Potongan Teks
※

Senin, 05 April 2010

ENTAHLAH, MUNGKIN TEKANAN BATIN (1)

HANYA SEKEJAP, NAMUN MERUBAH HIDUPKU.

Subang, 5 April 2010

Kejadian ini terjadi beberapa jam lalu. Ya, hanya sekejap. Namun itu membuat aku sangat tersiksa.

Saat itu aku sedang sarapan sambil menonton Dahsyat, acara musik yang disiarkan RCTI.

Tiba tiba telepon rumah berdering, aku yang sedang mengunyah sarapanku, malas malasan mengangkat telepon.

Begini kira kira percakapanku di telepon itu

Suara di sebrang sana "Nggie? Ieu nggie?"

"Enyaa, naon mah?" Kataku tak begitu jelas, karena masih mengunyah nasi dan tumis kangkung, sarapanku.

"Gie saur Pa Yaya hoyong teu ngiringan kebumian tea, ayeuna enggal kadieu" Pinta mamaku

"Hah? Naon alim ah, enjing kan OSN na? Meni di dadak, alim!" Kataku tegas

"Yeh saur Pa Yaya kedah ceunah, nyobian weh atuh" Mamaku masih meminta

"Alim! Ayeuna teh nuju seueur tugas mamaah, seueur nu kedah dikerjakeun nuju liburan teh" Jelasku

"Nya ayeuna kadieu heula weh, bimbingan heula, keputusan ngiring atau henteu na mah kumaha ngke" Mamaku tetap meminta

"Aaaah alim mama! Aliiimmm!" Aku mulai tak tenang

"Tuh da Pa Yaya, hm nya ntos lah. Lain mah nyobian heula" Mamaku sedikit kecewa

"Da saur nggie alim nya alim. Dadakan pisan sih" Kataku ketus, sebal!

※

Data Hasil Ekstraksi
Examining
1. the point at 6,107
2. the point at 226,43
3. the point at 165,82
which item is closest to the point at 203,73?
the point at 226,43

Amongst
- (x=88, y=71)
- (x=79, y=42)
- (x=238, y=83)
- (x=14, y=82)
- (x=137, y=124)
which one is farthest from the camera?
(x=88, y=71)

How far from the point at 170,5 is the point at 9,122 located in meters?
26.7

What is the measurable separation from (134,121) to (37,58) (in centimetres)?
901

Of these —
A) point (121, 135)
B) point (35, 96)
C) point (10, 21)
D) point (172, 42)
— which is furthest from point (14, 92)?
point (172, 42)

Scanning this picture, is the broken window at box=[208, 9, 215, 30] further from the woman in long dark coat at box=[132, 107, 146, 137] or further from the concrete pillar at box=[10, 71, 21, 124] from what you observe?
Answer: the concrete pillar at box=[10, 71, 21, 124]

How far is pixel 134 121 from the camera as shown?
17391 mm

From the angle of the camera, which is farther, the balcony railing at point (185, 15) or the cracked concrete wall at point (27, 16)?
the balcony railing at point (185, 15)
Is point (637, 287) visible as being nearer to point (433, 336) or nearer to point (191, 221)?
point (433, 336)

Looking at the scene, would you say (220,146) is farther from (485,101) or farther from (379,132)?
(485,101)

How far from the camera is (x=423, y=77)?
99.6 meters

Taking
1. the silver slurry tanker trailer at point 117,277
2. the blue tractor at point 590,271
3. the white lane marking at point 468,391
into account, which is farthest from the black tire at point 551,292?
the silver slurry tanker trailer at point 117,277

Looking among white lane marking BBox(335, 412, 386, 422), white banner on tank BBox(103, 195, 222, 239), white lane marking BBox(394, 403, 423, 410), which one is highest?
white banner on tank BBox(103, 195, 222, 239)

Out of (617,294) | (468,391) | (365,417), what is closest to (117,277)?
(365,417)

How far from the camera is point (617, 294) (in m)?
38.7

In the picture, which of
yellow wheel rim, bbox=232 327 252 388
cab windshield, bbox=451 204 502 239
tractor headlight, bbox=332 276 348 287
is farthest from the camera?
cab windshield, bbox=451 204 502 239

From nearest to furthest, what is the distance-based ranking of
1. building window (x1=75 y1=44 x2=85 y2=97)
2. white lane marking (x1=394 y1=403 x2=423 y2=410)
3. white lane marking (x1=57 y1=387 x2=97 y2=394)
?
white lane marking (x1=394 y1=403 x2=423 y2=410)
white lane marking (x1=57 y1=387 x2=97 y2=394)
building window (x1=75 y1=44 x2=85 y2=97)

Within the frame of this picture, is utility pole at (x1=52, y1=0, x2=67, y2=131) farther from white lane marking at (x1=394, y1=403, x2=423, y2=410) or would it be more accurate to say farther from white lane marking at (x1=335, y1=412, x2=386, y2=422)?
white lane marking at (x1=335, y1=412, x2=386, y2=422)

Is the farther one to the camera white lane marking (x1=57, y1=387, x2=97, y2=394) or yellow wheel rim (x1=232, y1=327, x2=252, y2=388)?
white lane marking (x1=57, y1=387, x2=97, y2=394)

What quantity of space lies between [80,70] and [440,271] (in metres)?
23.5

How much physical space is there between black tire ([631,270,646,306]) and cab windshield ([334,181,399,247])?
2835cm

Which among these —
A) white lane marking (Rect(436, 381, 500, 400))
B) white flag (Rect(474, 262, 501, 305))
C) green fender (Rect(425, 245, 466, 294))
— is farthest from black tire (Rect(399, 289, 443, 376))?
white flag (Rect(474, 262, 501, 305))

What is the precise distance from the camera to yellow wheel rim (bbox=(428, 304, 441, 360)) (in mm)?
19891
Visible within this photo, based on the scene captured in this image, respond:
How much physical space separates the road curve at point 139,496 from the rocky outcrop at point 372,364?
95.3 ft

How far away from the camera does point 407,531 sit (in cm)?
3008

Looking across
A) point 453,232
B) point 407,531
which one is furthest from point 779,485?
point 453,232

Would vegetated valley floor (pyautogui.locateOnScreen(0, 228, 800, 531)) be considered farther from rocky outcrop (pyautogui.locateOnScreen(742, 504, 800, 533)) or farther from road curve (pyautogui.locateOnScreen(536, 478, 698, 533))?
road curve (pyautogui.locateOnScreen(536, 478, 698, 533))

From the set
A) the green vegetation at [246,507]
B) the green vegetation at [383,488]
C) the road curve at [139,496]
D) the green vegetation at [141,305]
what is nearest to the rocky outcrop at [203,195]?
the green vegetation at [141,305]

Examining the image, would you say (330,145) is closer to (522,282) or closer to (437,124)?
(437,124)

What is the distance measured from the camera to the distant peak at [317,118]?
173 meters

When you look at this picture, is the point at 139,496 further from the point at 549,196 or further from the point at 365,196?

※

Tujuan
Salinlah kembali seluruh potongan teks di atas tanpa mengubah satu huruf atau tanda baca pun.

Jawaban Tertulis
Senin, 05 April 2010

ENTAHLAH, MUNGKIN TEKANAN BATIN (1)

HANYA SEKEJAP, NAMUN MERUBAH HIDUPKU.

Subang, 5 April 2010

Kejadian ini terjadi beberapa jam lalu. Ya, hanya sekejap. Namun itu membuat aku sangat tersiksa.

Saat itu aku sedang sarapan sambil menonton Dahsyat, acara musik yang disiarkan RCTI.

Tiba tiba telepon rumah berdering, aku yang sedang mengunyah sarapanku, malas malasan mengangkat telepon.

Begini kira kira percakapanku di telepon itu

Suara di sebrang sana "Nggie? Ieu nggie?"

"Enyaa, naon mah?" Kataku tak begitu jelas, karena masih mengunyah nasi dan tumis kangkung, sarapanku.

"Gie saur Pa Yaya hoyong teu ngiringan kebumian tea, ayeuna enggal kadieu" Pinta mamaku

"Hah? Naon alim ah, enjing kan OSN na? Meni di dadak, alim!" Kataku tegas

"Yeh saur Pa Yaya kedah ceunah, nyobian weh atuh" Mamaku masih meminta

"Alim! Ayeuna teh nuju seueur tugas mamaah, seueur nu kedah dikerjakeun nuju liburan teh" Jelasku

"Nya ayeuna kadieu heula weh, bimbingan heula, keputusan ngiring atau henteu na mah kumaha ngke" Mamaku tetap meminta

"Aaaah alim mama! Aliiimmm!" Aku mulai tak tenang

"Tuh da Pa Yaya, hm nya ntos lah. Lain mah nyobian heula" Mamaku sedikit kecewa

"Da saur nggie alim nya alim. Dadakan pisan sih" Kataku ketus, sebal!